If your target is your host machine, Accera will first try to find your host machine's CPU in the list of known devices then use its corresponding capabilities. If none is found, we recommend that you inspect the closest matching device in accera.Target.Models
enumeration in order to generate optimal code. If there is no closely matching device for you host machine, we suggest you to look at the following section to define a cpu target in Accera.
Examples
Let's have a look at some examples to understand how to define a CPU target in Accera.
Create a custom CPU target:
cpu_target = acc.Target(name="Custom processor", category=acc.Target.Category.CPU, architecture=acc.Target.Architecture.X86_64, num_cores=10)
We further create a known CPU target and can selectively override fields.
gen10 = acc.Target(
known_name="Intel 7940X",
category=acc.Target.Category.CPU,
extensions=["SSE4.1", "SSE4.2", "AVX2"])
In this example, we created a target device of a known CPU but overrode the extensions to remove AVX512 support.

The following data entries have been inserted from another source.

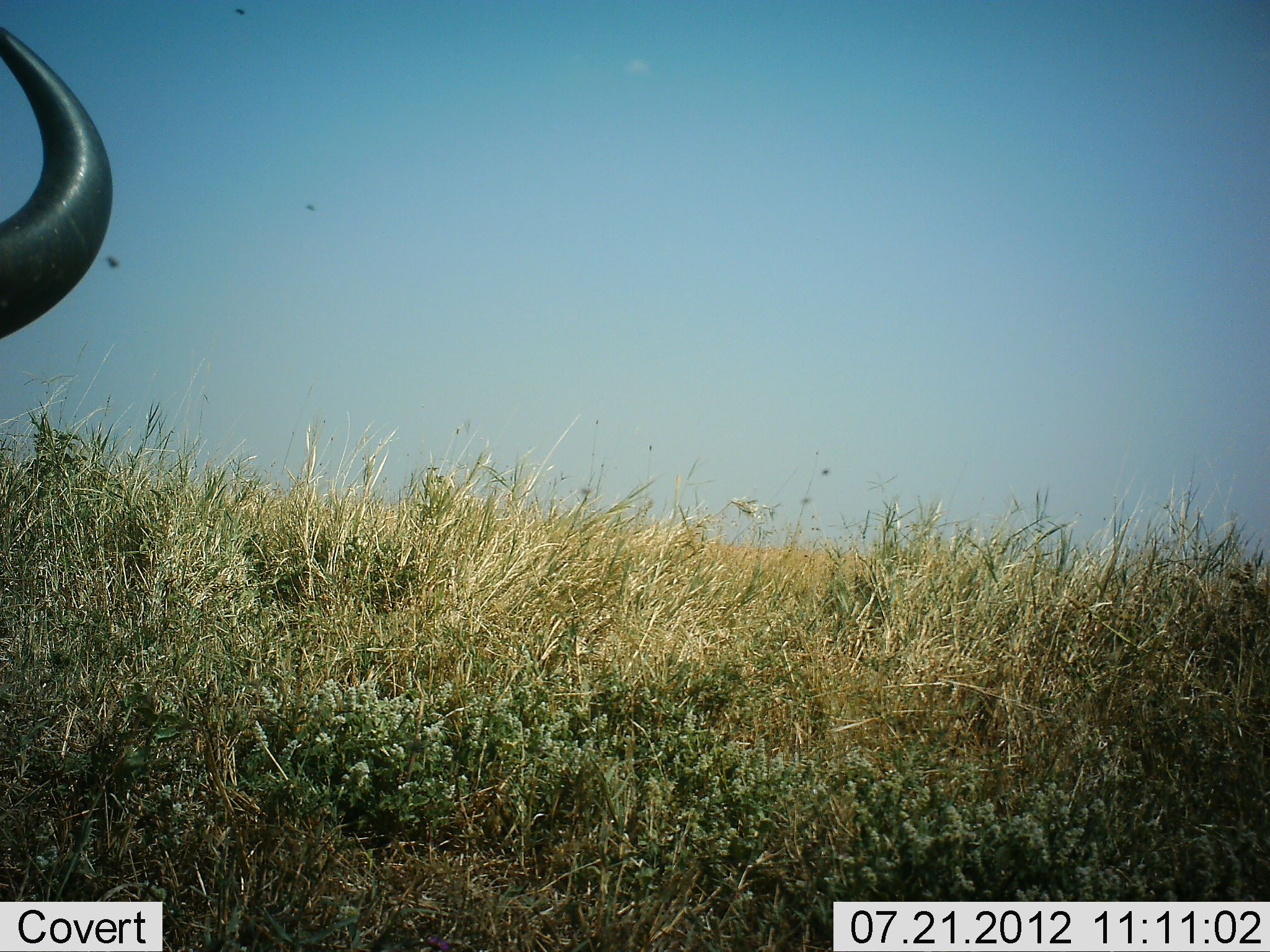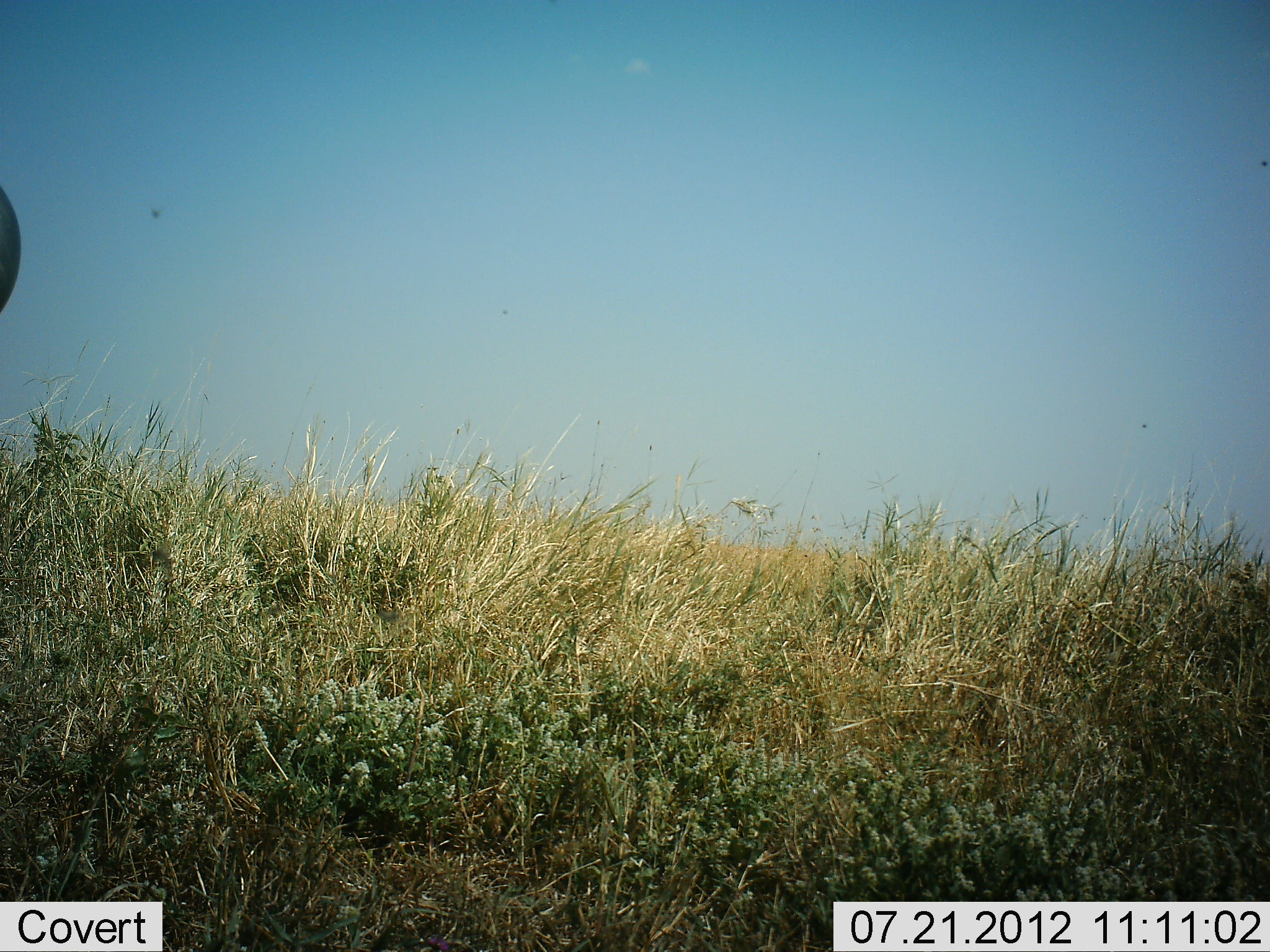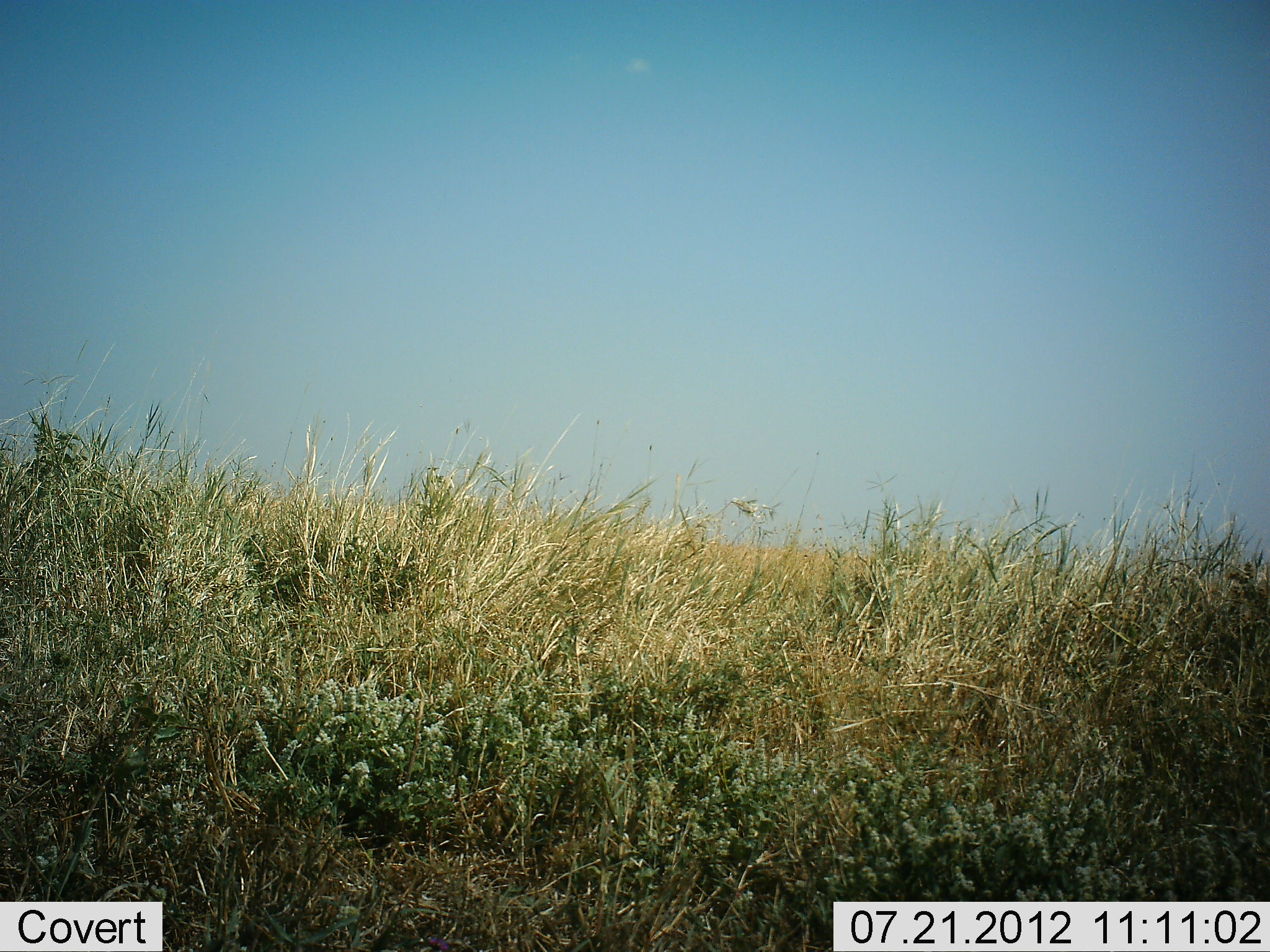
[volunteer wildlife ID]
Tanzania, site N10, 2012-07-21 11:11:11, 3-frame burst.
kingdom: Animalia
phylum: Chordata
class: Mammalia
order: Artiodactyla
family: Bovidae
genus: Connochaetes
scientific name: Connochaetes taurinus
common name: blue wildebeest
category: wildebeest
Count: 1.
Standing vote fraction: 80%.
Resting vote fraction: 0%.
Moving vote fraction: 20%.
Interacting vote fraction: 0%.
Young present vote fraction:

You can use this example as a starting point to define any other Intel Core Processor. Their specifications are listed in the table above.
Craete a pre-defined GPU target representing an NVidia Tesla v100 processor:
v100 = acc.Target(model=acc.Target.Model.NVIDIA_TESLA_V100)
Here is another example to create a custom GPU target:
gpu_target = acc.Target(name="Custom GPU processor", category=acc.Target.Category.GPU, default_block_size=16)
Additional Notes on Instruction Set Extensions
It is important to identify the number of vector registers and vector bytes of each SIMD register. These values may help you determine if you are leveraging the vector units of the underlying hardware to its best capabilities.
AVX
Advanced Vector Extensions (AVX) promotes legacy 128-bit SIMD instructions that operate on XMM registers to use a vector-extension (VEX) prefix and operate on 256-bit YMM registers.
Intel AVX introduced support for 256-bit wide SIMD registers (YMM0-YMM7 in operating modes that are 32-bit or less, YMM0-YMM15 in 64-bit mode). For Accera, 64-bit mode is the default. a target. The lower 128-bits of the YMM registers are aliased to the respective 128-bit XMM registers. In Intel AVX, there are 256-bit wide vector registers, 16 XMM registers, and 16 YMM registers to support an extension of 128-bits.
AVX512
AVX-512 is a further extension offering 32 ZMM registers, and each SIMD register is 512 bits (64 bytes) wide.
SSE4 Extension
There are 16 XMM registers (XMM0 to XMM15), each 128-bit wide. In 64-bit mode, eight additional XMM registers are accessible. Registers XMM8-XMM15 are accessed by using REX prefixes.